> Data entries:
════════
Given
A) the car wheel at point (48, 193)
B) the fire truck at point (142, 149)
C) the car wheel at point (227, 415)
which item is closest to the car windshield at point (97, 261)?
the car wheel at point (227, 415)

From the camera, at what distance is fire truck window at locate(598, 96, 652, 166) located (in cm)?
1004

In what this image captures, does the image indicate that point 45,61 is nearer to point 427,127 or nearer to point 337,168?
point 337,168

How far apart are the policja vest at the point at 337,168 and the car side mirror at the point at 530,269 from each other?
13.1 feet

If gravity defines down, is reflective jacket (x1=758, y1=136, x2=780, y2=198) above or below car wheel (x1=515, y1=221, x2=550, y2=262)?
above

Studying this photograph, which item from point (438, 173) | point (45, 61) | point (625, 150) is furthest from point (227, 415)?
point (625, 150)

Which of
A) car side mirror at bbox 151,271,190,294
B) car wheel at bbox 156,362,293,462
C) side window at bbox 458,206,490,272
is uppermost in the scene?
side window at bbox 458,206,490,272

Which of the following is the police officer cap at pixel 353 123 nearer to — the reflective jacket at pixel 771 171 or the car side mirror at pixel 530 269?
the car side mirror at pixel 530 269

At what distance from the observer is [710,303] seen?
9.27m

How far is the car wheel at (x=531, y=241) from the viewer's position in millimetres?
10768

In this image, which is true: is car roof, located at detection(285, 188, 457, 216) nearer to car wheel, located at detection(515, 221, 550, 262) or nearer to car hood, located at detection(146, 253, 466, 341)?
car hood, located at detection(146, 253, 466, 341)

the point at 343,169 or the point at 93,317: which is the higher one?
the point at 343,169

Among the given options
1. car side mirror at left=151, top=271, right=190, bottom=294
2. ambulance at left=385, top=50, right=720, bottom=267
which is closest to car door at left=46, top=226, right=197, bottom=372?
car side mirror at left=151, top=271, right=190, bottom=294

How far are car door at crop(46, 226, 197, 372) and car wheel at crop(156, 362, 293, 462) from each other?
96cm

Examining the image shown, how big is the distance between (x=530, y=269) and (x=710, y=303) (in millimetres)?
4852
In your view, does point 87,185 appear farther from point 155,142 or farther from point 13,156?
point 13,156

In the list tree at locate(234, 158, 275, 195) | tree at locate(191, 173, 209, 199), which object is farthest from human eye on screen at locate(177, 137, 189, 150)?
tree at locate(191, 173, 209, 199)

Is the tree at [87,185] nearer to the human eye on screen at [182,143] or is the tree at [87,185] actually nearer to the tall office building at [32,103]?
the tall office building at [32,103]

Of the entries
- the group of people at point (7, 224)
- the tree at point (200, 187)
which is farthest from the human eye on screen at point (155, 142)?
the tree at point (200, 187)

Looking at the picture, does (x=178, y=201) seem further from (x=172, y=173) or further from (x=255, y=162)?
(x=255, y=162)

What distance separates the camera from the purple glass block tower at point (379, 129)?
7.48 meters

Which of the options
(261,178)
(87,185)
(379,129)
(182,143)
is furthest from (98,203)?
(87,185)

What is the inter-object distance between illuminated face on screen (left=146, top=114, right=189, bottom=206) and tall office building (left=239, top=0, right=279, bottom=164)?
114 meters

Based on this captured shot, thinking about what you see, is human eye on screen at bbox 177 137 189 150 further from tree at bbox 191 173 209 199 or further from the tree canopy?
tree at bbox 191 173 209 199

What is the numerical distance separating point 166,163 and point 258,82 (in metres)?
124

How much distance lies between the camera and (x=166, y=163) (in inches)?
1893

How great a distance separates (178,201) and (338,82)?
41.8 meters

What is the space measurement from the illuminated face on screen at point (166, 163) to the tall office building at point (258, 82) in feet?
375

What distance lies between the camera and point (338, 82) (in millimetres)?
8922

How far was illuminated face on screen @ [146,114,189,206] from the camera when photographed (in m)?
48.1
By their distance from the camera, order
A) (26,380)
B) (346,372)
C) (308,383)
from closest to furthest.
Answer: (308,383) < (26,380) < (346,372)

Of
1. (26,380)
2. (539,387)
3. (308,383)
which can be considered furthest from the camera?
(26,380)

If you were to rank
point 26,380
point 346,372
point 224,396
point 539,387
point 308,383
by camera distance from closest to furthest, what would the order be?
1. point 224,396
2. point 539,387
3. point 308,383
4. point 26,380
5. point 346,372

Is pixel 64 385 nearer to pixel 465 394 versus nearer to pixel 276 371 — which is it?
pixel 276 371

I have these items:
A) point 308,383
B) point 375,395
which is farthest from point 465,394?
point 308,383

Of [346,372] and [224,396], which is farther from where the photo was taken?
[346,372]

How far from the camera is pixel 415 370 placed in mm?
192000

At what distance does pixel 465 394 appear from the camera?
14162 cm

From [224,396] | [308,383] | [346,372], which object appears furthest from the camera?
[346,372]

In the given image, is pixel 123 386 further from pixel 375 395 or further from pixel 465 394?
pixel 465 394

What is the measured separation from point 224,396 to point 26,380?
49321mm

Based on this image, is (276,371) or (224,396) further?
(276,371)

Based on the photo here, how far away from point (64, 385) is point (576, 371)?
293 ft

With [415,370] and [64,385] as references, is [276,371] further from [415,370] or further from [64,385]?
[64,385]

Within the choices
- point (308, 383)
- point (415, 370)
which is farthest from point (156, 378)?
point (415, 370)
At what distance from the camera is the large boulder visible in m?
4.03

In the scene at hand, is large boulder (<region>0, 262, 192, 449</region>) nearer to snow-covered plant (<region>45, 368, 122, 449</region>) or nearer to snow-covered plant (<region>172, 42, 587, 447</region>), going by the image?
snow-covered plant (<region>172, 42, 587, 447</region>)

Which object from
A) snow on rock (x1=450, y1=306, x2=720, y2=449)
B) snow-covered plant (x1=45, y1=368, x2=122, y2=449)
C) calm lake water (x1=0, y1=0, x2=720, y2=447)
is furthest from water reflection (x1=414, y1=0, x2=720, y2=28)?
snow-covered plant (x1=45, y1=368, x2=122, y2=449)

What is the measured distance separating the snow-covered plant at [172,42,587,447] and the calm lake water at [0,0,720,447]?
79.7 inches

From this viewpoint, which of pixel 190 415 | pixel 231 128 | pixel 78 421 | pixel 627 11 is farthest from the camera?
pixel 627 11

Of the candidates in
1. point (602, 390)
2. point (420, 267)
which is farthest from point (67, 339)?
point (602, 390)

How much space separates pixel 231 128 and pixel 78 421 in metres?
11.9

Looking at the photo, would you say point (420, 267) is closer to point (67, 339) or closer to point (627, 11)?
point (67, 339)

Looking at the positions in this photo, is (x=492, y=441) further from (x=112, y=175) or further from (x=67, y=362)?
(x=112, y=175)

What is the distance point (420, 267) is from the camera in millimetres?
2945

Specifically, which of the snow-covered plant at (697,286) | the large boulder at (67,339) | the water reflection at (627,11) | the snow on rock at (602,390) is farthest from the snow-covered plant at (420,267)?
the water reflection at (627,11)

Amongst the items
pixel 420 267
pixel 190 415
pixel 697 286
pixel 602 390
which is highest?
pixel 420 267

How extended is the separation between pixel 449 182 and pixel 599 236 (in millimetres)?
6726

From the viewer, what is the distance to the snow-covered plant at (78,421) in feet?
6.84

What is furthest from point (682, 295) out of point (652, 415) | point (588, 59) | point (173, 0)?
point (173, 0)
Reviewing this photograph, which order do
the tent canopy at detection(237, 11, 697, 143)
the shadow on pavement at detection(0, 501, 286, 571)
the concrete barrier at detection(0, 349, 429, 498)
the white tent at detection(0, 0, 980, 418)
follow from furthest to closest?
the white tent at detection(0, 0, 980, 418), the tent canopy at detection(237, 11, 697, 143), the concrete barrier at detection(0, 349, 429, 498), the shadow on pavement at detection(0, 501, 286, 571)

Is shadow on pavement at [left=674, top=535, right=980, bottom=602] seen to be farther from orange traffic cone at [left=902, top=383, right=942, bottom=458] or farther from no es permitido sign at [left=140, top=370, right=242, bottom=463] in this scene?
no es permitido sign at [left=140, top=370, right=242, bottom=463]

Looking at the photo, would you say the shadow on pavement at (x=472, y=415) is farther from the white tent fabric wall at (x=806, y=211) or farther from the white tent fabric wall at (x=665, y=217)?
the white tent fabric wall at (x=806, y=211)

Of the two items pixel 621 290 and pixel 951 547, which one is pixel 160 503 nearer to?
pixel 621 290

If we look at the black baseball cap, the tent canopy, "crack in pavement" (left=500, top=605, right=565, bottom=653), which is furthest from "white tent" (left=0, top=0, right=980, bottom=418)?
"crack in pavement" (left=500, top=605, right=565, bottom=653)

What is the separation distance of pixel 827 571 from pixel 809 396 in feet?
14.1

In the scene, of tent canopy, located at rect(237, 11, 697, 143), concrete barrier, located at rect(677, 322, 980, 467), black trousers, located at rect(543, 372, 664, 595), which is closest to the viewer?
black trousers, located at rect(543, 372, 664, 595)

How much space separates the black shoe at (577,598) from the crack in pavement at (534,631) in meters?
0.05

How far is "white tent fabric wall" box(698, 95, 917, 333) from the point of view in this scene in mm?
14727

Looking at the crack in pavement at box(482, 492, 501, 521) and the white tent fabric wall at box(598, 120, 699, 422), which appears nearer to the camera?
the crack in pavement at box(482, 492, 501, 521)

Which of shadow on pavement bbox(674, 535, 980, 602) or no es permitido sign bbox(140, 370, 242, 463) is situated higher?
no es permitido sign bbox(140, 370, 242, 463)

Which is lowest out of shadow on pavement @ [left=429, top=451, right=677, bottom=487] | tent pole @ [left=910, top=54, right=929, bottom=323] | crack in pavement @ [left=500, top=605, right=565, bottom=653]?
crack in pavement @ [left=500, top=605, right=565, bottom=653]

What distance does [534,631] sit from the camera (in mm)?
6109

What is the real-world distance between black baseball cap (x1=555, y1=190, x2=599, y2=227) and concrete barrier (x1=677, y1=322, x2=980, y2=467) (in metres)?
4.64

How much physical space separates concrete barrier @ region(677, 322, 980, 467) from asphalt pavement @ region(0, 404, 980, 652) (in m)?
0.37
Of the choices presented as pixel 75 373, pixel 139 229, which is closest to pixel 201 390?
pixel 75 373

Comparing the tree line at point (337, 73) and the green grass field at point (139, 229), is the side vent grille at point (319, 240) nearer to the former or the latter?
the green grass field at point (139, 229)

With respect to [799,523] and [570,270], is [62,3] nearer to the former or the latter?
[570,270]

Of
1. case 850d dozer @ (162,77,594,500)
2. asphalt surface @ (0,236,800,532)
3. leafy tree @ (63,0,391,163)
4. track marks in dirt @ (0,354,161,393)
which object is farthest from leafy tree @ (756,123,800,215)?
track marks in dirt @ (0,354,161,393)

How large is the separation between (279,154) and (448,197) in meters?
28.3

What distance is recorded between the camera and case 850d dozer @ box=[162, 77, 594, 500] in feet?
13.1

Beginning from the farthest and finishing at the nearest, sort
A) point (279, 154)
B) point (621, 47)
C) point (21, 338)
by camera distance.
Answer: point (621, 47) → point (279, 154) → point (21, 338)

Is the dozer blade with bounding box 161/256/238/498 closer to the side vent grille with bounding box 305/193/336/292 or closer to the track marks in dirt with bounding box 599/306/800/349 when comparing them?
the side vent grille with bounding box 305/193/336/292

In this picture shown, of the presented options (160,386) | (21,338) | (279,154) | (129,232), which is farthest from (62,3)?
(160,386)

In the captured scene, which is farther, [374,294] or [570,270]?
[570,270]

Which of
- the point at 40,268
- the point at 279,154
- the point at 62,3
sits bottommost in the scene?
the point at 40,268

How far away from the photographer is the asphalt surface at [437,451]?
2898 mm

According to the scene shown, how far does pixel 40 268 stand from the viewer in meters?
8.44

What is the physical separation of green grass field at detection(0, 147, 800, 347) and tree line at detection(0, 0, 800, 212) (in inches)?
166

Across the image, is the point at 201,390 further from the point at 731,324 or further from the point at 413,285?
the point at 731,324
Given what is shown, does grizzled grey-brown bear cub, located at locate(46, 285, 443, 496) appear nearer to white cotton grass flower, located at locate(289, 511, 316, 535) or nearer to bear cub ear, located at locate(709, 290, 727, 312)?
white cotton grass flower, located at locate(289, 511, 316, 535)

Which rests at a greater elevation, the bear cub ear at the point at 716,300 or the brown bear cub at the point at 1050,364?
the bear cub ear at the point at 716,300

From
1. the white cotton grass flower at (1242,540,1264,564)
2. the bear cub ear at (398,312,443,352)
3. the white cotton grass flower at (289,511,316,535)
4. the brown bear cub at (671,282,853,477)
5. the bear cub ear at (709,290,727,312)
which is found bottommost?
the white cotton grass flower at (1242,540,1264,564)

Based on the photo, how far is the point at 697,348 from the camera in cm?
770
════════
> Given instruction: Give again the lines from the line holding "Given what is" through the close of the listing, both included, exactly as written and with nothing else.

> Written solution:
Given what is shown, does grizzled grey-brown bear cub, located at locate(46, 285, 443, 496) appear nearer to white cotton grass flower, located at locate(289, 511, 316, 535) or nearer to bear cub ear, located at locate(709, 290, 727, 312)?
white cotton grass flower, located at locate(289, 511, 316, 535)

Which rests at a greater elevation, the bear cub ear at the point at 716,300 or the brown bear cub at the point at 1050,364?
the bear cub ear at the point at 716,300

From
1. the white cotton grass flower at (1242,540,1264,564)
2. the bear cub ear at (398,312,443,352)
3. the white cotton grass flower at (289,511,316,535)
4. the brown bear cub at (671,282,853,477)
5. the bear cub ear at (709,290,727,312)
which is found bottommost?
the white cotton grass flower at (1242,540,1264,564)

Based on the photo, how far is the point at 697,348 from the camera in cm?
770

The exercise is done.